Even with a robust effect of vaccines for the coming months, this does not necessarily mean that high-flying technology stocks higher during the pandemic are doomed to bring prices down, especially as more people have bought comfortably online, worked at home and invested. in greener companies.

“The areas that Biden will focus on have already had good motives,” said Rhys Williams, chief investment officer at Spouting Rock Asset Management, in Bryn Mawr, Pa., About the renewable energy plays, but also stocks that could see a boost. from Biden’s digital infrastructure plans. “I think they still belong in a portfolio.”

Shares of electric car make Tesla, Inc. has been tearing for months and has risen another 17.1% so far in January, while hydrogen fuel cell company Plug Power Inc. According to FactSet’s data, equities rose 77.4% year-on-year.

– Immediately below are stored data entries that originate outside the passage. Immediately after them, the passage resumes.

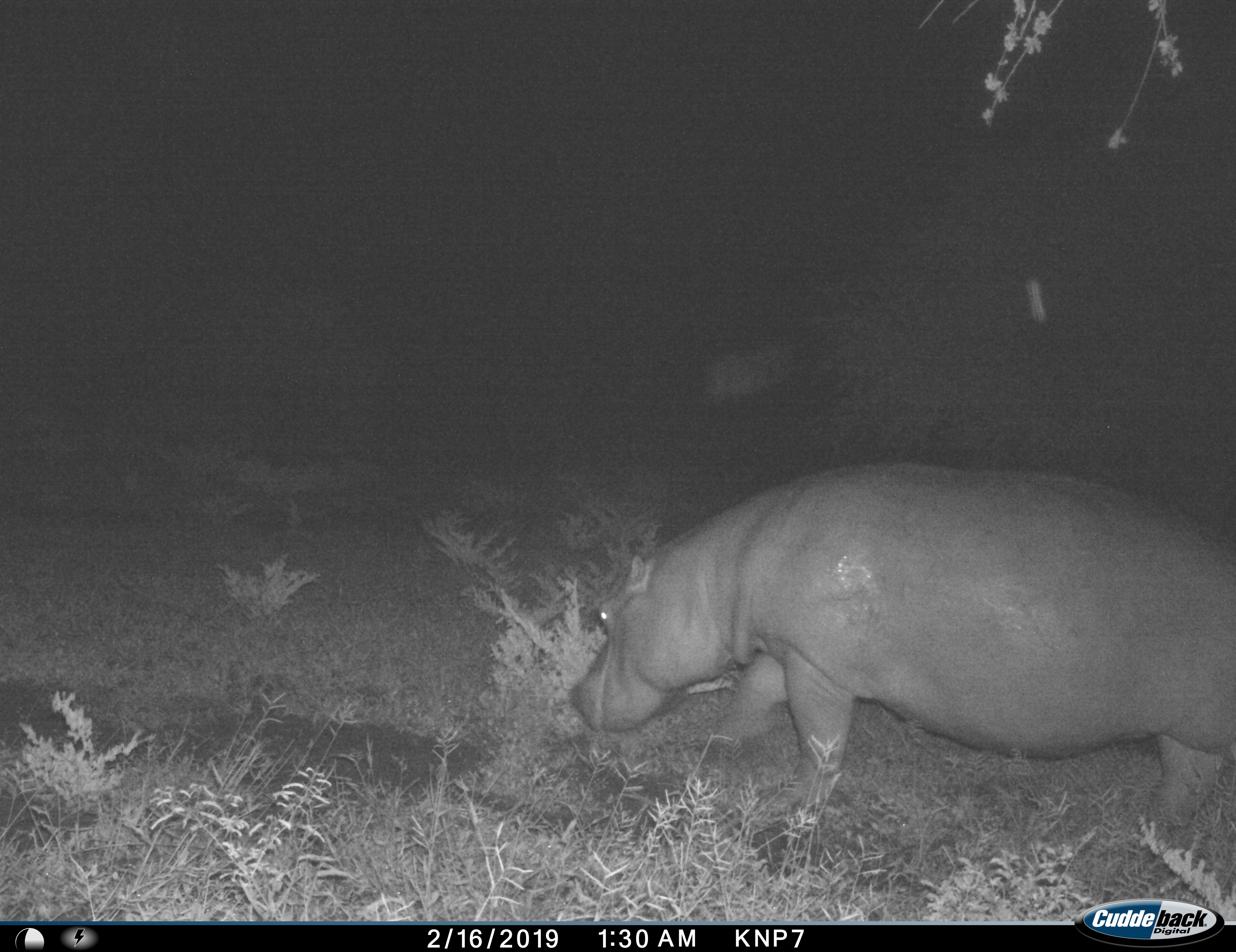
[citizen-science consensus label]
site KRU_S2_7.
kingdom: Animalia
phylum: Chordata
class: Mammalia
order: Artiodactyla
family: Hippopotamidae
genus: Hippopotamus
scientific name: Hippopotamus amphibius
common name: hippopotamus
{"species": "hippopotamus (Hippopotamus amphibius)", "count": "1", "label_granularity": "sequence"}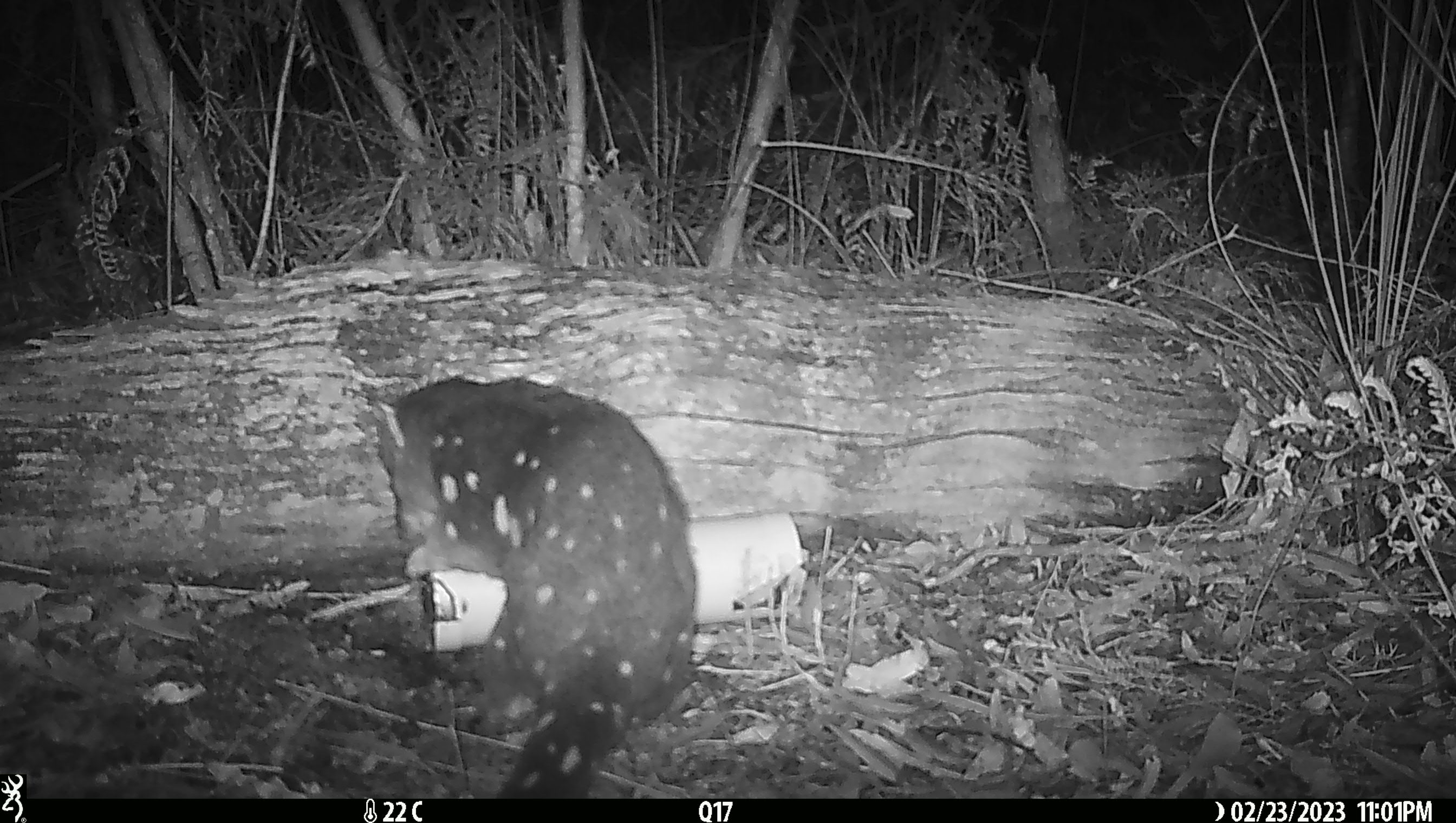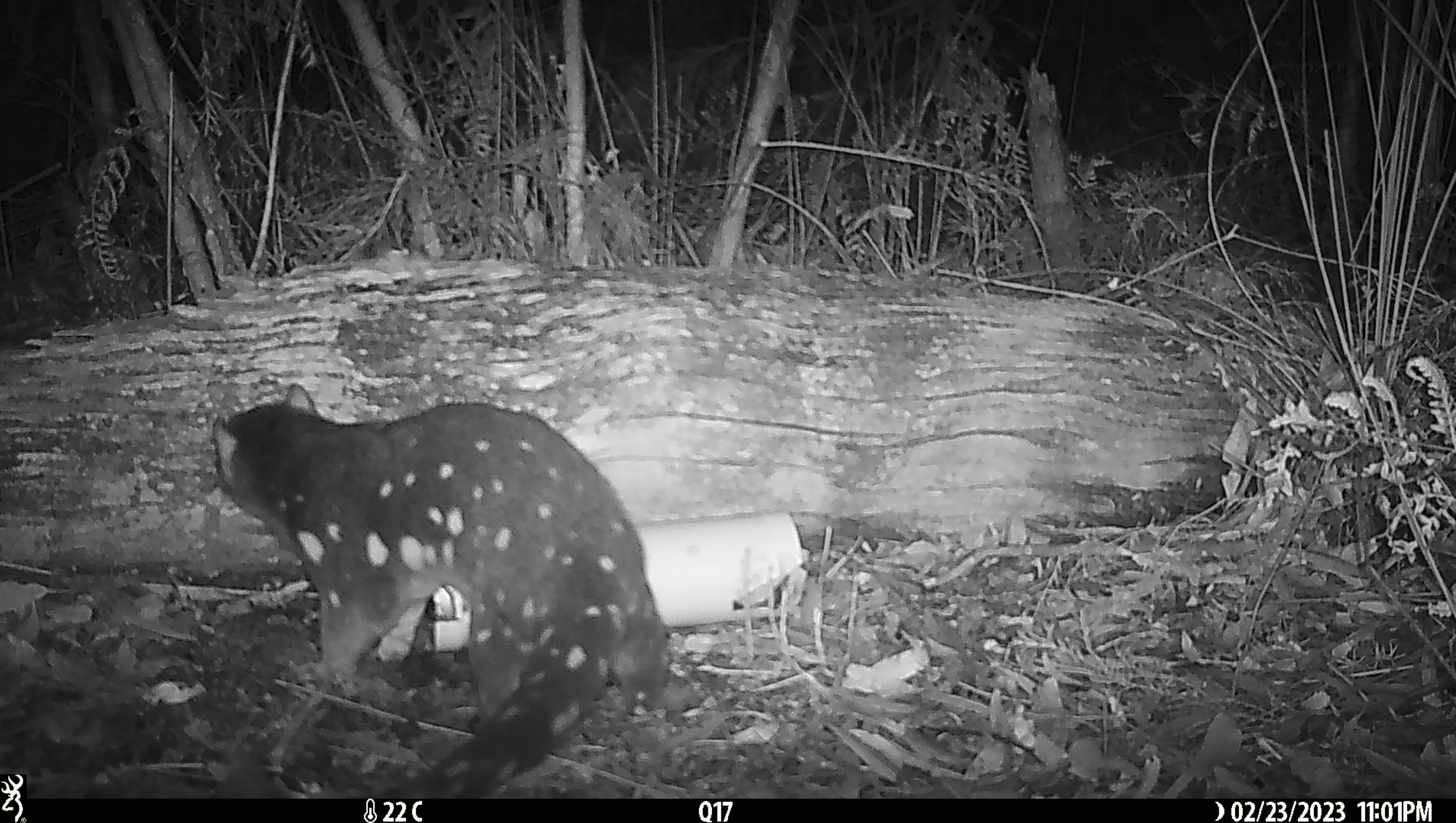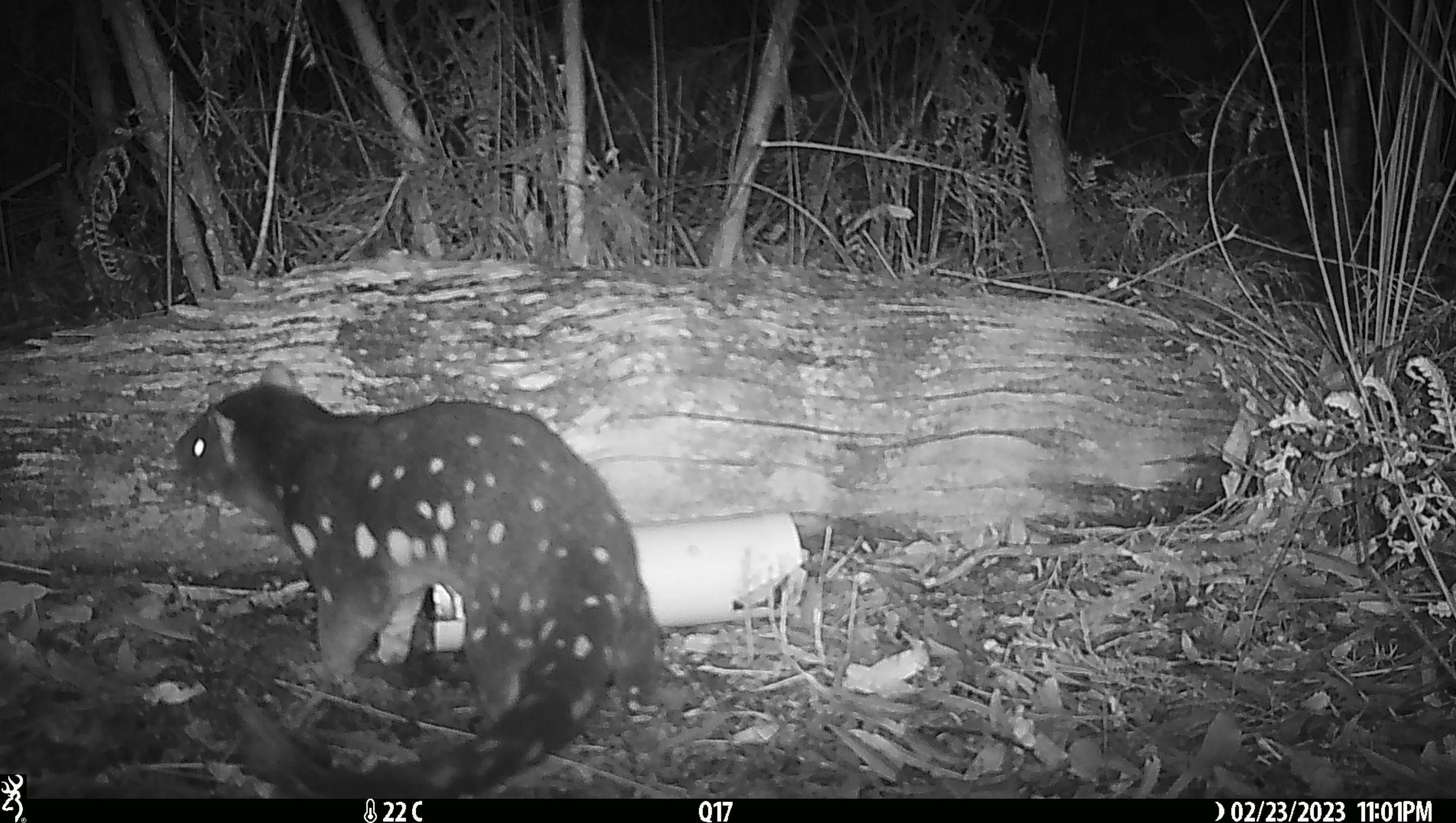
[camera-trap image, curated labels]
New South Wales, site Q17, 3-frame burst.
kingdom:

Similarly, online store website Etsy, Inc.. ends Friday with 14.9% over the previous year, while Stitch Fix Inc.. a personal style platform for clothing, which finished 25.8% higher over the same piece.

Kent Insley, chief investment officer of Tiedemann Advisors, said he was focused on single-family investments, whether in the debt or share room, even before Biden on Thursday promised not only tenants but also mother-and-pop landlords through the rest of the pandemic.

He pointed to the lack of homes that has occurred in the dozen years since the global financial crisis.

“It’s been almost a decade-long period in which we have underpinned demand,” he told MarketWatch.

“We think single-family homes, as an asset class, benefit from very accommodative monetary policy, low interest rates and low mortgage rates,” he said.

U.S. stocks and the bond market closed Monday for Martin Luther King Jr. Day, but the markets will be eligible for Biden’s inauguration on Wednesday, as well as an update from the National Association of Home Builders. On Thursday, weekly initial claims for unemployment benefits will be the focus, as well as more housing data, followed by Friday manufacturing data and existing home sales for December.